How, after five-and-a-half months of review, could a regulator miss a discrepancy of that magnitude? Where were the internal checks, the peer review and the governance process? The irony is that while Nersa is meant to enable a market that rewards efficiency and transparency, it’s now the biggest bottleneck to both.
Reward innovation
The Nobel laureates would call this the death of dynamism, to the point where incumbency and bureaucracy choke the learning process that underpins growth.
Aghion and Howitt’s work formalised what every entrepreneur knows instinctively: people innovate when the rewards for doing so outweigh the rewards for standing still.
SA’s new market framework must therefore ensure open access to the grid, nondiscriminatory rules and fair pricing that lets private producers compete on equal terms with state-owned incumbents.
The new curtailment framework, allowing developers to connect to constrained parts of the grid under a 10% flexibility rule, is a good start, unlocking roughly 3.5GW of new capacity.

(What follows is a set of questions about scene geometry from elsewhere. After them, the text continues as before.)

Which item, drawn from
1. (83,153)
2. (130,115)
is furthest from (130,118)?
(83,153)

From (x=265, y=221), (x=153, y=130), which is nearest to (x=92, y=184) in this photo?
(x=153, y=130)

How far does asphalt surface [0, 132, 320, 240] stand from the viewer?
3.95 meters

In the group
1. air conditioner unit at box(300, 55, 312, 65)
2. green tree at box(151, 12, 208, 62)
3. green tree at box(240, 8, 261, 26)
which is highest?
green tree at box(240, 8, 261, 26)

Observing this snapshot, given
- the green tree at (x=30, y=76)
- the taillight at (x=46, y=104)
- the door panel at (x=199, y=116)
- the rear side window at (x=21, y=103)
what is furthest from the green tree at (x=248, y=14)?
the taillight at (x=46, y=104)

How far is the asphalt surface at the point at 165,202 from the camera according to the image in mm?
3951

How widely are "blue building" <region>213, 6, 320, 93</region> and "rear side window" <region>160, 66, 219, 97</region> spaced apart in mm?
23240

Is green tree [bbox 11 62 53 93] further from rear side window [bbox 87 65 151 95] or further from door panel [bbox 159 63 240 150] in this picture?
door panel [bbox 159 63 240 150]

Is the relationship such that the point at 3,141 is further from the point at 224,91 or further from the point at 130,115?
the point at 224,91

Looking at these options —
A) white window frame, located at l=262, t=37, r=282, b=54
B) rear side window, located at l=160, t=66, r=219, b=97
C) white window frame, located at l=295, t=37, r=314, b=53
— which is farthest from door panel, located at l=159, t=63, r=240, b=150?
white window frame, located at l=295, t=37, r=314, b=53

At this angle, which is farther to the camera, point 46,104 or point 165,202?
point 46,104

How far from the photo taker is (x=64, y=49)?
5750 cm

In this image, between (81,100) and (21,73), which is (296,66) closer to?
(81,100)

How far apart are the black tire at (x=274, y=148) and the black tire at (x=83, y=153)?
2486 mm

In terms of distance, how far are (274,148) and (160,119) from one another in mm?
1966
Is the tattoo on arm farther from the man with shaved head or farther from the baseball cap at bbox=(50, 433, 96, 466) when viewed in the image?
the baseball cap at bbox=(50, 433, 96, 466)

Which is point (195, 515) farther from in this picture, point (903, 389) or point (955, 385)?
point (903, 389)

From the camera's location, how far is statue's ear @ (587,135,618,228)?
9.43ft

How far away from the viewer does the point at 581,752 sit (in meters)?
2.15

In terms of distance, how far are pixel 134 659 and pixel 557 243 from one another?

But unless it is paired with faster grid expansion and clearer market rules, innovation will remain trapped in procedural amber.
The laureates’ theory also warns against regulatory capture. When policymakers allow incumbents to dictate the rules, they slow the cycle of renewal that sustains growth. SA’s greatest danger is treating reform as a rebranding exercise for Eskom rather than a genuine market opening.
That’s where I am starting to worry that with all the good work done by the recent Eskom board, there is an unwillingness politically to let this old lady depreciate to her natural end.
Just transition
“Creative destruction” sounds clinical, even cruel. But Mokyr and Aghion both emphasise that the transition to new systems succeeds only when institutions cushion those displaced by it.
That is the challenge facing the just energy transition. The decommissioning of coal plants will hit real towns, real workers and real livelihoods. Without credible retraining, local procurement and small business support in the coal belt, the political backlash could stall reform entirely.
In that sense the just transition is the legitimacy condition of creative destruction. People will trust change only if they see a place for themselves in the future being built.
The task before us is to build a system that rewards discovery, tolerates failure and invites many players to participate in the act of rebuilding. Because in the end, as Mokyr wrote, useful knowledge is the true lever of prosperity.